Gene sequence alignment analysis
Publicly available gene sequences were obtained from GenBank DNA database (Benson et al. Citation2013). The accession numbers for the sequences were ICRN01000001–ICRN01050690 for L. kaempferi (Mishima et al. Citation2022), BW986416–BW992245 for C. obtusa (Ujino-Ihara et al. Citation2005), IABU01000001–IABU01034731 for C. japonica (Mishima et al. Citation2018), and JU981479–JV043149 for C. lanceolata (Huang et al. Citation2012). These sequences were aligned on each assembly with Minimap2 (version 2.24 with the parameter of -x splice) (Li and Birol Citation2018). Unmapped sequences were identified by a sequence similarity search to non-redundant proteins using DIAMOND (Buchfink et al. Citation2021) with an E-value cutoff of < 1E–10 and taxonomy was classified in accordance with the definition of GenBank DNA database.
Results
Long-read DNA sequencing
We extracted genome DNA from L. kaempferi, C. obtusa, C. japonica, and C lanceolata and confirmed that the extracted DNA sizes were more than 40 kb (data not shown). To maximize data production efficiency through genome sequencing of the four trees, we optimized DNA library preparation protocols with six conditions (Protocol1–Protocol6), with slight modification to the sheared DNA fragment sizes and cutoff values to eliminate short DNA in libraries (). The resultant libraries were sequenced on a total of 38 SMRT cells: 2 cells, Protocol1; 23 cells, Protocol2; 1 cell, Protocol3; 3 cells, Protocol4; 2 cells, Protocol5; and 7 cells, Protocol6.

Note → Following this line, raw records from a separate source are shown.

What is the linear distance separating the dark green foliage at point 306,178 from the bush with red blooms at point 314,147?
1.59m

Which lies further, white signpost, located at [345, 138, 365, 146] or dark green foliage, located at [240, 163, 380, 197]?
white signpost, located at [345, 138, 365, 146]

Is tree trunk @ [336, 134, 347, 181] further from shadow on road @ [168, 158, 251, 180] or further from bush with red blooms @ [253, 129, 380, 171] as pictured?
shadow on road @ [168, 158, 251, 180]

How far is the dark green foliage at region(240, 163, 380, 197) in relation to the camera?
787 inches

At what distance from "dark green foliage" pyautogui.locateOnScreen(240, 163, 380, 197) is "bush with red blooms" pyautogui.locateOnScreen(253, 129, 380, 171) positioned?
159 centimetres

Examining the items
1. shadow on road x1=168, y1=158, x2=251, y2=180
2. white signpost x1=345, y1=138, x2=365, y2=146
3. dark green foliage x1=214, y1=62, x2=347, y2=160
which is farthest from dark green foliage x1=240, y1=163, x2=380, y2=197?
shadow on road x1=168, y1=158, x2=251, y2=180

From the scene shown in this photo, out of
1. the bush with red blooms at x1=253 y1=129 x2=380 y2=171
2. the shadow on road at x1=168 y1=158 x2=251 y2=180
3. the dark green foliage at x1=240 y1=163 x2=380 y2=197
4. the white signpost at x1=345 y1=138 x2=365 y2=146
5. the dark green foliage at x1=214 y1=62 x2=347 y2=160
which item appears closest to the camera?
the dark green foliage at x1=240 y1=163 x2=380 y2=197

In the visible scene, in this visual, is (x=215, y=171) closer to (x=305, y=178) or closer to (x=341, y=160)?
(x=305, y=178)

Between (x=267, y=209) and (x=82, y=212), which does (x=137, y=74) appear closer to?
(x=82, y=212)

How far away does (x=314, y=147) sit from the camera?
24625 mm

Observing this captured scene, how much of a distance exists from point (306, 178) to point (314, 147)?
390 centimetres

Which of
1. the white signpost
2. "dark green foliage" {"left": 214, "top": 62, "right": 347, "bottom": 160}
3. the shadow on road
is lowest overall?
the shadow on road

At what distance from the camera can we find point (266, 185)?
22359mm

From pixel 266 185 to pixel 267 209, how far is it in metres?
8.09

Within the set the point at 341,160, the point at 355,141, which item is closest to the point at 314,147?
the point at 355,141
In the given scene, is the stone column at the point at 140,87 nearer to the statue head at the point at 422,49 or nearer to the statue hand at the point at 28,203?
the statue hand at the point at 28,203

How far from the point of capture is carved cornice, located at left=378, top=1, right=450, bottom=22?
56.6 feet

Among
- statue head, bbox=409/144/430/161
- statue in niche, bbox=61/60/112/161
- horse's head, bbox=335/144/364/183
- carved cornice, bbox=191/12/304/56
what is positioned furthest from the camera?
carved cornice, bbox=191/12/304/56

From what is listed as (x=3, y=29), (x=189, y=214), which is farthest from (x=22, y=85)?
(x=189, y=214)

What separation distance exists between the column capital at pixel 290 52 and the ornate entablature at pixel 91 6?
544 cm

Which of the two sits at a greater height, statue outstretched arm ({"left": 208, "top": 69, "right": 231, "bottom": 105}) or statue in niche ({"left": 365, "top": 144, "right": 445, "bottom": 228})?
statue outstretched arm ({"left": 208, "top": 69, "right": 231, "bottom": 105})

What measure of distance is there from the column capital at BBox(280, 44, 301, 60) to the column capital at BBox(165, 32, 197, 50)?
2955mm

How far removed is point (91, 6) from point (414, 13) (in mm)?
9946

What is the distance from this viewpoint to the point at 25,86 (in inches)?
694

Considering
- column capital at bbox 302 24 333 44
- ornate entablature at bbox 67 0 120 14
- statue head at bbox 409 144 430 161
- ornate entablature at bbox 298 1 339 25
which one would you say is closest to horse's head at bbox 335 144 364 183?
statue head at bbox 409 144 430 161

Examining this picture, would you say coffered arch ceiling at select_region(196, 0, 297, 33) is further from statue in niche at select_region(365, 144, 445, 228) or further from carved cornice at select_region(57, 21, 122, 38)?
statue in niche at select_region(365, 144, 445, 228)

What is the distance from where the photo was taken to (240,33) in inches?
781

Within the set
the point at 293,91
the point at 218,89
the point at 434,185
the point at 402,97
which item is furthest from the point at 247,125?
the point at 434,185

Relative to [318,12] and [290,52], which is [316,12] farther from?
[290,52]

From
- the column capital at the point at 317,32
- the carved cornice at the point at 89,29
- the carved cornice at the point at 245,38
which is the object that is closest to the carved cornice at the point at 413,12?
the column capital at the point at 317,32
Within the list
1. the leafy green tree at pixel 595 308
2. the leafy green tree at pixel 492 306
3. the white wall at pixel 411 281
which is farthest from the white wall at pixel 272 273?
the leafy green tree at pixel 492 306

The number, N50 value, and total length of HiFi reads per cell varied among the protocols (). The total length of HiFi reads per cell ranged, on average, from 23.2 Gb in Protocol2 to 35.8 Gb in Protocol6, while the read N50 value of these reads ranged, on average, from 16.3 kb in Protocol4 to 27.8 kb in Protocol6. The read N50 was expectedly long in long-insert libraries prepared using Protocol3 and Protocol6.
Figure 1. Total length, N50 value, and number of HiFi reads obtained from DNA libraries prepared using six different protocols. The different symbols (square, circle, triangle, plus, cross, and diamond) indicate the different protocols (1, 2, 3, 4, 5, and 6, respectively; detailed in table 1), and different colors (red, blue, gray, and black) indicate the different tree species (Larix kaempferi, Chamaecyparis obtusa, Cryptomeria japonica, and Cunninghamia lanceolata, respectively).

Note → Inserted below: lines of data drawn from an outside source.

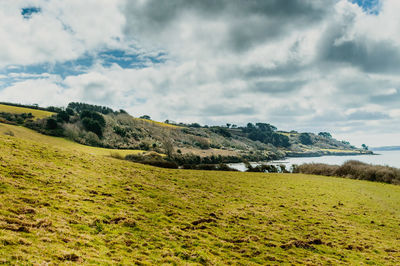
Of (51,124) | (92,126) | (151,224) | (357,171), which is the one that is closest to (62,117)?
(51,124)

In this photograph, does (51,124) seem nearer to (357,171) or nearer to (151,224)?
(151,224)

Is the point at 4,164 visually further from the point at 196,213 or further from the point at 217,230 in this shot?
the point at 217,230

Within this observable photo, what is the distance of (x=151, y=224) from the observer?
46.4 ft

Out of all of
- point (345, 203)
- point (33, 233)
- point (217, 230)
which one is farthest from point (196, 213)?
point (345, 203)

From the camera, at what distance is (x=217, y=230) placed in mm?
15453

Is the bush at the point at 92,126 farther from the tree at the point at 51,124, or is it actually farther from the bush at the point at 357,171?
the bush at the point at 357,171

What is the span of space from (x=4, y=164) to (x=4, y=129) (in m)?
64.6

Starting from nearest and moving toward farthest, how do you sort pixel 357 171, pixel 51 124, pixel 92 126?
pixel 357 171 → pixel 51 124 → pixel 92 126

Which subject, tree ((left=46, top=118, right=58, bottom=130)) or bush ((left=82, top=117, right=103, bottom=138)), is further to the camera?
bush ((left=82, top=117, right=103, bottom=138))

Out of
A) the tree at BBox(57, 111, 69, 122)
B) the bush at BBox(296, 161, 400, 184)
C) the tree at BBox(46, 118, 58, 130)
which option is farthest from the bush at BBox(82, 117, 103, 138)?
the bush at BBox(296, 161, 400, 184)

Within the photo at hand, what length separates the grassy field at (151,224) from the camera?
959 cm

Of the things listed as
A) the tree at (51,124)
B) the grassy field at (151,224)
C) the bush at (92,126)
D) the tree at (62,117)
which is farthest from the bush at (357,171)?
the tree at (62,117)

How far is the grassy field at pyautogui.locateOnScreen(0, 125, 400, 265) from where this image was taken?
959 cm

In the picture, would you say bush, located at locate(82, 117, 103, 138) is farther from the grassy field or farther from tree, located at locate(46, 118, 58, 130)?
the grassy field
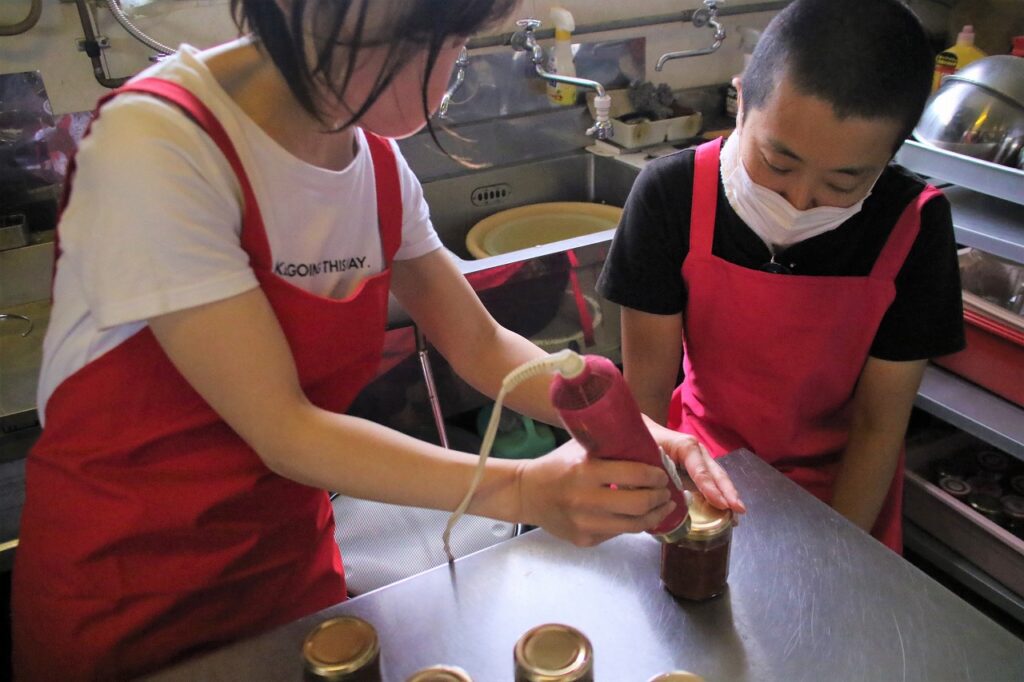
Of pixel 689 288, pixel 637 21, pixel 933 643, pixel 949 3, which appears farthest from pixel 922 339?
pixel 949 3

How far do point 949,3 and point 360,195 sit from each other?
2152 millimetres

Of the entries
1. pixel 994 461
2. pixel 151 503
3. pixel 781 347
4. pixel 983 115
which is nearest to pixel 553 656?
pixel 151 503

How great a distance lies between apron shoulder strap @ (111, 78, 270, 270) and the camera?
2.13 feet

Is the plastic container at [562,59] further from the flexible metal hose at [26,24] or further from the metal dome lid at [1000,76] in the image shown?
the flexible metal hose at [26,24]

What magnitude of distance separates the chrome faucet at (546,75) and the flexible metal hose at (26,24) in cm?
106

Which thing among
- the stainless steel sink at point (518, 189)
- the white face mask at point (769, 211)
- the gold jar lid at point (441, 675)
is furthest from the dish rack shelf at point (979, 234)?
the gold jar lid at point (441, 675)

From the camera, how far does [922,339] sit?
1128 millimetres

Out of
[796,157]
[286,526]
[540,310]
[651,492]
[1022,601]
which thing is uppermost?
[796,157]

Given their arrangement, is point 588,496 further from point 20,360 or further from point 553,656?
point 20,360

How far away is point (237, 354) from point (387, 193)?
30cm

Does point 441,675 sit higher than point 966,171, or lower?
lower

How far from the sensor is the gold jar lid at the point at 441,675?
2.13ft

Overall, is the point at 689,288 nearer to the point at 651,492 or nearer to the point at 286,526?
the point at 651,492

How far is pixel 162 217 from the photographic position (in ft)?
2.00
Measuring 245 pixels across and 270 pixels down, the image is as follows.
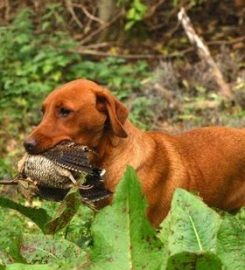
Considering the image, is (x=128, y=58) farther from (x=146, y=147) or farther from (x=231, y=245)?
(x=231, y=245)

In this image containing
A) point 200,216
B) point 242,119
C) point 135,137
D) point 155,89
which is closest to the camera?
point 200,216

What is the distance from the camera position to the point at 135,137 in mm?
5285

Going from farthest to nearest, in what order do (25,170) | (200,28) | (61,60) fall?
(200,28), (61,60), (25,170)

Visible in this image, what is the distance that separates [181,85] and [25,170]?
7.24 m

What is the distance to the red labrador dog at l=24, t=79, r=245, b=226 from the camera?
16.5ft

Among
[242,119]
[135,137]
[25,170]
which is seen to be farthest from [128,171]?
[242,119]

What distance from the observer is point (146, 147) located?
210 inches

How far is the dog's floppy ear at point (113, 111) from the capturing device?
16.4 feet

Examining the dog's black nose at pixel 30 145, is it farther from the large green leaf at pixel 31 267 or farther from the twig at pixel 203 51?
the twig at pixel 203 51

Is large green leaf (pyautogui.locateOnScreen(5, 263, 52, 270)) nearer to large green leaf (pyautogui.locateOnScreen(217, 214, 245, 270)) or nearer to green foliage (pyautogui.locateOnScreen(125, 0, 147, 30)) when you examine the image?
large green leaf (pyautogui.locateOnScreen(217, 214, 245, 270))

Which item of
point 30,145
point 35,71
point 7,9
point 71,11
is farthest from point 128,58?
point 30,145

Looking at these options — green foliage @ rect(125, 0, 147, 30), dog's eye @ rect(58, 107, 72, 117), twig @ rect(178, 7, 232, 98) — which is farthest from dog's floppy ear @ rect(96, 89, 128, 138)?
green foliage @ rect(125, 0, 147, 30)

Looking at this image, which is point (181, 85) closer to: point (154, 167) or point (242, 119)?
point (242, 119)

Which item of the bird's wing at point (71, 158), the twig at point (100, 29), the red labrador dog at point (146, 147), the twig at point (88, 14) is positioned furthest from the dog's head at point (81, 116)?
the twig at point (88, 14)
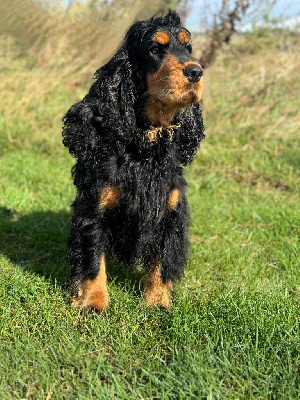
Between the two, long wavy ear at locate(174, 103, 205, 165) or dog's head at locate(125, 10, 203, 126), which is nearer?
dog's head at locate(125, 10, 203, 126)

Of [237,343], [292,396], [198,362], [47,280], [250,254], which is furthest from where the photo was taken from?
[250,254]

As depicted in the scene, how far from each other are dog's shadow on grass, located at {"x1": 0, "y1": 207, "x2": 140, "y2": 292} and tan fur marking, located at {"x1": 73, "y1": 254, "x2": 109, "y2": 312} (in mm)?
262

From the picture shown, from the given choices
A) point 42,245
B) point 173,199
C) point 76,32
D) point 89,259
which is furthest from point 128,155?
point 76,32

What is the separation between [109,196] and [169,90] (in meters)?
0.77

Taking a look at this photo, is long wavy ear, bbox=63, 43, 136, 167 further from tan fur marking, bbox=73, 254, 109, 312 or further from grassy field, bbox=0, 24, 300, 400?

Genome assembly of L. kaempferi
A total of 251.4 Gb HiFi reads (median N50 = 20.9 kb) were obtained from 11 SMRT cells (). In the k-mer distribution analysis, two peaks were detected at k-mer multiplicities of 10 and 19 (); the former and latter multiplicities corresponded to heterozygous regions of the diploid genome and homozygous regions of haploid genome, respectively. The haploid genome size of L. kaempferi was estimated to be 13.2 Gb (). Accordingly, the genome coverage of the HiFi reads was calculated as 19× ( = 251.4 Gb/13.2 Gb), which was sufficient for de novo genome assembly. The reads were assembled with a haplotype-resolved de novo assembly method to obtain primary contigs (long continuous stretches of contiguous sequences from one haplotype) and alternate contigs (contiguous sequences including sequence and structural variants from another haplotype). The primary contigs included 4,655 sequences spanning 13.5 Gb, with an N50 value of 16.0 Mb, which corresponded to the estimated size (). The complete BUSCO score was 89.1% (single-copy BUSCO score = 77.5%, duplicated BUSCO score = 11.6%) (). A map rate of the short reads was 98.8% to cover 99.8% of the primary contig length. On the other hand, the total length of alternate contigs was 9.5 Gb (N50 = 1.7 Mb) (). The ratio of the length of alternative contigs to that of primary contigs was 70.3% ( = 9.5 Gb/13.5 Gb).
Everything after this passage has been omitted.